» **EXCERPT TO READ**
------------------------------------------------
I don't know what to say. There are no words that could begin to describe the state of awe that we continue to live in. One week ago today I held my dying child, planning her funeral. I had picked out the white dress she would be buried in. I had arranged for Jack and Ella to have a nice outfit to wear. I had begun to make a list of the songs that would be sung and the special things about Lucy that would be mentioned in her eulogy. I had ordered a portrait of Lucy to be displayed by her closed casket. Erik and I had called to arrange for 3 plots at the local cemetery. I know this is a bit morbid, but I need to remember just how serious this situation was.
|Lucy when her eyes were still not focusing|
Please don't get me wrong, the situation is still serious here. But oh my! God continues to bless sweet Lucy with improved health, brain function and unbridled determination. There are no words.
|Doing a little fishing in PT|
What's happening in Lucy's life is miraculous. I am grateful for the amazing team of doctors, nurses and therapists we have been blessed with, but I know where the true glory is to be given. It's the same place I was willing to give glory even if the tables had turned the other way. The reality is, the tables can still turn at any time. But right now we are full throttle to recovery from this horrible virus/bacteria that tried with all its might to take my daughter's life.
|Would you look at these cheeks? High dose steroids are good for something!|
Have I mentioned that I am walking on sunshine right now? God is good. He really is so very merciful to those of us who are so unworthy. I have no idea what the next few weeks/months will bring. Actually, I have no idea what tomorrow will bring. What I do know is that our family has been given a gift. We have been given another shot at life with our family. I'm not sure what God has in store for us, but I pray that this time I am willing to listen and obey.
------------------------------------------------
» **DATA SECTION**
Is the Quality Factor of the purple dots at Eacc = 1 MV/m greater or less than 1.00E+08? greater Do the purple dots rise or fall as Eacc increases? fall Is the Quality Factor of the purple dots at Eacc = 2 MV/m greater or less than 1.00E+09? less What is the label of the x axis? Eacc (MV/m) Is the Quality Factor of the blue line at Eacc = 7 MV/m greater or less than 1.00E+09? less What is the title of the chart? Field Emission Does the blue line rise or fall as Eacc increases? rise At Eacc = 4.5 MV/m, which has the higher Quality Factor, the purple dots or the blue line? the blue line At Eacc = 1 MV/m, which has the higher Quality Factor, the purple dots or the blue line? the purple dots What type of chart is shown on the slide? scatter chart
------------------------------------------------
» **QUESTIONS ON THE MATERIAL**
#1 Copy the part of the post about Lucy that begins at the words "I don't know" and ends after "this situation was.".
#2 Go on with the post about Lucy, picking up after its last sentence.
The lines above come from a different source than the post about Lucy.

» **RESPONSES PER TASK**
#1
I don't know what to say. There are no words that could begin to describe the state of awe that we continue to live in. One week ago today I held my dying child, planning her funeral. I had picked out the white dress she would be buried in. I had arranged for Jack and Ella to have a nice outfit to wear. I had begun to make a list of the songs that would be sung and the special things about Lucy that would be mentioned in her eulogy. I had ordered a portrait of Lucy to be displayed by her closed casket. Erik and I had called to arrange for 3 plots at the local cemetery. I know this is a bit morbid, but I need to remember just how serious this situation was.

#2
|Lucy and Miss Cissy, our friend and Lucy's tutor|
|Lucy and her Aunt Ro (my sister)|
I am uploading the videos of Lucy's recent PT sessions to You Tube
We are once again trying to juggle long days in the hospital with making sure Ella and Jack feel safe and loved. Erik's parents have picked up and "moved" to town once again. My mom has stepped into the role of hospital coordinator again. My sweet Dad is working so that our family business doesn't fall apart. This is not the life that I ever wanted to live again. This is not the summer I had been planning for. I guess if there is one thing I've learned its that WE are not in control of anything. Whether you believe in the God I pray to or not, we can all probably agree that as hard as we try we have no real control over our lives. There is a greater plan in play that shapes us into who we are meant to become. One trial and one triumph at a time.
Here are a few pictures of us trying to make life work. I did go home last night to watch Ella at VBS parent's night. It was agonizing leaving Lucy and Erik at the hospital and I didn't sleep a wink, but both Ella and Jack were thrilled that I was home.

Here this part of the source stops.